LA CONSIGNE |
Recopiez à l'identique le passage de la fiche sur les pulvérisateurs à longue portée en viticulture, de « Cette fiche thématique » à « eaux de surface. ».

TEXTE DU DOCUMENT |
┏━━

Utilisation de pulvérisateurs à longue portée en viticulture
Introduction
Les pulvérisateurs à longue portée, tels que les pulvérisateurs type gun et les canons, comme le « Canon tabac » de l’entreprise Cima et le « canon oscillant » de l’entreprise Berthoud, sont principalement utilisés dans la viticulture suisse sur les vignobles en forte pente.
Ces pulvérisateurs permettent d’effectuer des traitements sur de grandes distances. Il convient toutefois de noter qu’en cas d’utilisation inappropriée, ils engendrent une dérive accrue par rapport aux autres pulvérisateurs, en raison de leur longue portée.
Cette fiche thématique présente les bonnes pratiques d’utilisation de ces pulvérisateurs afin d’obtenir la meilleure protection possible de la culture, de garantir le respect de la faune et de la flore environnantes et d’éviter les risques pour les utilisateurs, le voisinage, les tiers et les eaux de surface.
Définitions
Pulvérisateur à tuyau à haute pression type gun
Synonymes : gun, pistolet de traitement, pulvérisateur sur chariot, pulvérisateur ou lance à haute pression.
Le traitement avec le pulvérisateur à tuyau à haute pression type gun se fait manuellement sur une distance pouvant atteindre 10 mètres. En général, il s’agit de modèles à pression. Certains sont équipés d’un système de brassage de l’air qui améliore la répartition de la bouillie.
Canon
Synonymes : pulvérisateur tracté ou porté à longue portée, pulvérisateur sur enjambeur
Ce pulvérisateur à air comprimé équipé d’une soufflerie radiale et d’une tête réglable permet de distribuer la bouillie sur de grandes distances, entre 15 et 30 m.

┗━━

LIGNES DE DONNÉES |
┏━━

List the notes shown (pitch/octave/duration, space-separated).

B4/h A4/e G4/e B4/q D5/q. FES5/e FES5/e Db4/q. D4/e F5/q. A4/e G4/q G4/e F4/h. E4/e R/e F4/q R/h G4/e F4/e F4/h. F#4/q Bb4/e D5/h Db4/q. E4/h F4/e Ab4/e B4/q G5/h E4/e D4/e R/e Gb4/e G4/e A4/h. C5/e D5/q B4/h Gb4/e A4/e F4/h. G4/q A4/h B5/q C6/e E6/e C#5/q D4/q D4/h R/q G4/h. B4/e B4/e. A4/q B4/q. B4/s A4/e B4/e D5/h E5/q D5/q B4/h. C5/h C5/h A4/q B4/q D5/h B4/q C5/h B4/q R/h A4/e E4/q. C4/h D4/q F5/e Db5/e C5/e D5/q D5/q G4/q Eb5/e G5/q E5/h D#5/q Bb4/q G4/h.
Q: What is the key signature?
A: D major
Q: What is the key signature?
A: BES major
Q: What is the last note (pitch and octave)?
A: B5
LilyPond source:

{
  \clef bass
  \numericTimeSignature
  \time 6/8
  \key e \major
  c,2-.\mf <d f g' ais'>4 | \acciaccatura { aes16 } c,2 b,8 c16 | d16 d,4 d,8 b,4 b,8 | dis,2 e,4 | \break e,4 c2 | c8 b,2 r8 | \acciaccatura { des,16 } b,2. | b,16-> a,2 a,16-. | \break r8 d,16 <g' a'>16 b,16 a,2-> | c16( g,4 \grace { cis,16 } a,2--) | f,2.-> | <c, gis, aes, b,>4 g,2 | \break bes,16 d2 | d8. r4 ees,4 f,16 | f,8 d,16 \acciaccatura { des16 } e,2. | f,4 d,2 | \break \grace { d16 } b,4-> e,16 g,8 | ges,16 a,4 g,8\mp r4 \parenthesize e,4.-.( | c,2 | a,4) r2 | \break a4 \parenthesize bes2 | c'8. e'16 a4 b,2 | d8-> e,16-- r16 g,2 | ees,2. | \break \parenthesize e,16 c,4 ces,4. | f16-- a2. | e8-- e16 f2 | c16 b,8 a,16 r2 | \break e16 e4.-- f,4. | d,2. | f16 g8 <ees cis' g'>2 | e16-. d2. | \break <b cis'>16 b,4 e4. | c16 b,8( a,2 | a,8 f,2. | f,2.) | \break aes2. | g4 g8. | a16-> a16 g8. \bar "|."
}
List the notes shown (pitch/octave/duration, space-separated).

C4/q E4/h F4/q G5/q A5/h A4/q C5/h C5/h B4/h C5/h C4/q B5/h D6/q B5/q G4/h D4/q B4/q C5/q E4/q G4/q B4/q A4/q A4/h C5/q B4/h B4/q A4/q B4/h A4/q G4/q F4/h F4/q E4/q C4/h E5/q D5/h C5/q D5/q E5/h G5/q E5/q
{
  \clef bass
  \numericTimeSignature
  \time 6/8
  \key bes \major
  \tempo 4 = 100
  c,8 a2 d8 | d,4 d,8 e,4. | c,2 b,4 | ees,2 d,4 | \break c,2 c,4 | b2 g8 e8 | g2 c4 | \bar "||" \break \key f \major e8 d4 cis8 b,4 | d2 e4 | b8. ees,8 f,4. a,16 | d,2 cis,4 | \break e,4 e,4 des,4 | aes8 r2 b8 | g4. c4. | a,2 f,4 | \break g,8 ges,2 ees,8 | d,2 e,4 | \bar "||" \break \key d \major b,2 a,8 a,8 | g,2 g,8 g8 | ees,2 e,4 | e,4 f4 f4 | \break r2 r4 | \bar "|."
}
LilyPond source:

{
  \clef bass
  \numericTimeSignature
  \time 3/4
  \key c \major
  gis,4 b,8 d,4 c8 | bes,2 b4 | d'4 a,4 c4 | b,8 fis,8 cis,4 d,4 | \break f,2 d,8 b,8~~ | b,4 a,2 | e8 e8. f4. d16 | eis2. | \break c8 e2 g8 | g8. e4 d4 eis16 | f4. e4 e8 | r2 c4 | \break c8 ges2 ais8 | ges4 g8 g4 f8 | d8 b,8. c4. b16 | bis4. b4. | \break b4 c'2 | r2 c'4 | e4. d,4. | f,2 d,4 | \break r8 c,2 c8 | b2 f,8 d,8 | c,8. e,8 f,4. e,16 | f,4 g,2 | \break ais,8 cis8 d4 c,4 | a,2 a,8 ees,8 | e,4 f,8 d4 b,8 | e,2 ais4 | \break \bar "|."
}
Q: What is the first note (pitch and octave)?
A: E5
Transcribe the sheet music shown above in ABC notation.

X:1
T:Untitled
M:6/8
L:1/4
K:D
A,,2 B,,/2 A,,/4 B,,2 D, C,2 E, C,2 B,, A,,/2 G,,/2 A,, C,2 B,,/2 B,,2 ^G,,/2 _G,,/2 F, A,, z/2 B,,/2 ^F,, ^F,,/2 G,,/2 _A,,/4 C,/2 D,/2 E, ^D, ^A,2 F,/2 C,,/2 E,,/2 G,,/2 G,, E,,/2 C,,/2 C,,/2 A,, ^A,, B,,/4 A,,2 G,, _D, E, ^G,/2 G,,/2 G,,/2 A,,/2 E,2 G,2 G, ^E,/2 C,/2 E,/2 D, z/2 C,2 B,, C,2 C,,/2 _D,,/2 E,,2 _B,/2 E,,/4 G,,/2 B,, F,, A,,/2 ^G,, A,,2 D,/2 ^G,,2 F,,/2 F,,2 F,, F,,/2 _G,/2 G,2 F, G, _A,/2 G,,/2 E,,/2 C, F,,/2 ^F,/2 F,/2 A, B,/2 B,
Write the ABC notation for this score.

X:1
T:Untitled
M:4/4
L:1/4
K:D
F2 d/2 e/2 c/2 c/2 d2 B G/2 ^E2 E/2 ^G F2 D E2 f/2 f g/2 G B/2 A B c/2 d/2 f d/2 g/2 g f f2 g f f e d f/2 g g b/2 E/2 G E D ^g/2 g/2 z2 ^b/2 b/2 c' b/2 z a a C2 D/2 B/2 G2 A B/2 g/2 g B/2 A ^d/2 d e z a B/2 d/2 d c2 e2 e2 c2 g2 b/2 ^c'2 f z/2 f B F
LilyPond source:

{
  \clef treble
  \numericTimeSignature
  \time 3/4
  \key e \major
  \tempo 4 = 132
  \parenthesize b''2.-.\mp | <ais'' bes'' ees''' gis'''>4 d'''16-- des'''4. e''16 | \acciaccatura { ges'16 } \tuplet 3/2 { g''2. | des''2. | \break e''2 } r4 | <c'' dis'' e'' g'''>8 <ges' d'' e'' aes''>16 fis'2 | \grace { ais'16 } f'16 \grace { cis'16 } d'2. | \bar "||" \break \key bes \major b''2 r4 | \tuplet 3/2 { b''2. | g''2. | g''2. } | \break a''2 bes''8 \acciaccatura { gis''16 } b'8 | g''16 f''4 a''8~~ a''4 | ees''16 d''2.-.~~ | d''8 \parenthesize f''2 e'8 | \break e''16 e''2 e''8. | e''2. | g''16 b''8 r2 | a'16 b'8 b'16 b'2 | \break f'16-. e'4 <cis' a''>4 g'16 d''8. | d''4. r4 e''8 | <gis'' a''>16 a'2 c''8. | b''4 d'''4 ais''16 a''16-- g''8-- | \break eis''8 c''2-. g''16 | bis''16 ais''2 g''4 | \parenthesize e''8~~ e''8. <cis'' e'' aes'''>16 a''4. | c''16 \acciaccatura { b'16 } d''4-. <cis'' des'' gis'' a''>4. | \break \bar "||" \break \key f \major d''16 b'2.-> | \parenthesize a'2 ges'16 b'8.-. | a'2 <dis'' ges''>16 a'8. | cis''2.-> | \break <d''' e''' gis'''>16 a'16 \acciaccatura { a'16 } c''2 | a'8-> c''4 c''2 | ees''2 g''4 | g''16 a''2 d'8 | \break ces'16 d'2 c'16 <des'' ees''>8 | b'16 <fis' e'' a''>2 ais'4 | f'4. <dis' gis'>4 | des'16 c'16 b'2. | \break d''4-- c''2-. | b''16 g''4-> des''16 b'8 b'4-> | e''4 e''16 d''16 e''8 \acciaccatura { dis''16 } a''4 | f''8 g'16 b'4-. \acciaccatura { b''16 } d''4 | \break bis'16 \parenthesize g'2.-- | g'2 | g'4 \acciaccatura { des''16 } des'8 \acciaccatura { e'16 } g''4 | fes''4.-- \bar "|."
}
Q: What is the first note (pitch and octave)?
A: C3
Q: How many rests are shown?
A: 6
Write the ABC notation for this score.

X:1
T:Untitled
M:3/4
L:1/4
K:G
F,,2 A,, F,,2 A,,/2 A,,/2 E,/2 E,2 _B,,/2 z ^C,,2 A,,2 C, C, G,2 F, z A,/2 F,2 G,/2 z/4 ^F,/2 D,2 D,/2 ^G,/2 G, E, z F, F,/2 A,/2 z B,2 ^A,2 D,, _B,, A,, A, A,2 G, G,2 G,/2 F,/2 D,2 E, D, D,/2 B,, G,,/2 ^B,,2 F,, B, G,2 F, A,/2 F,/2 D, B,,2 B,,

┗━━

RÉSULTAT DE L'EXERCICE |
Cette fiche thématique présente les bonnes pratiques d’utilisation de ces pulvérisateurs afin d’obtenir la meilleure protection possible de la culture, de garantir le respect de la faune et de la flore environnantes et d’éviter les risques pour les utilisateurs, le voisinage, les tiers et les eaux de surface.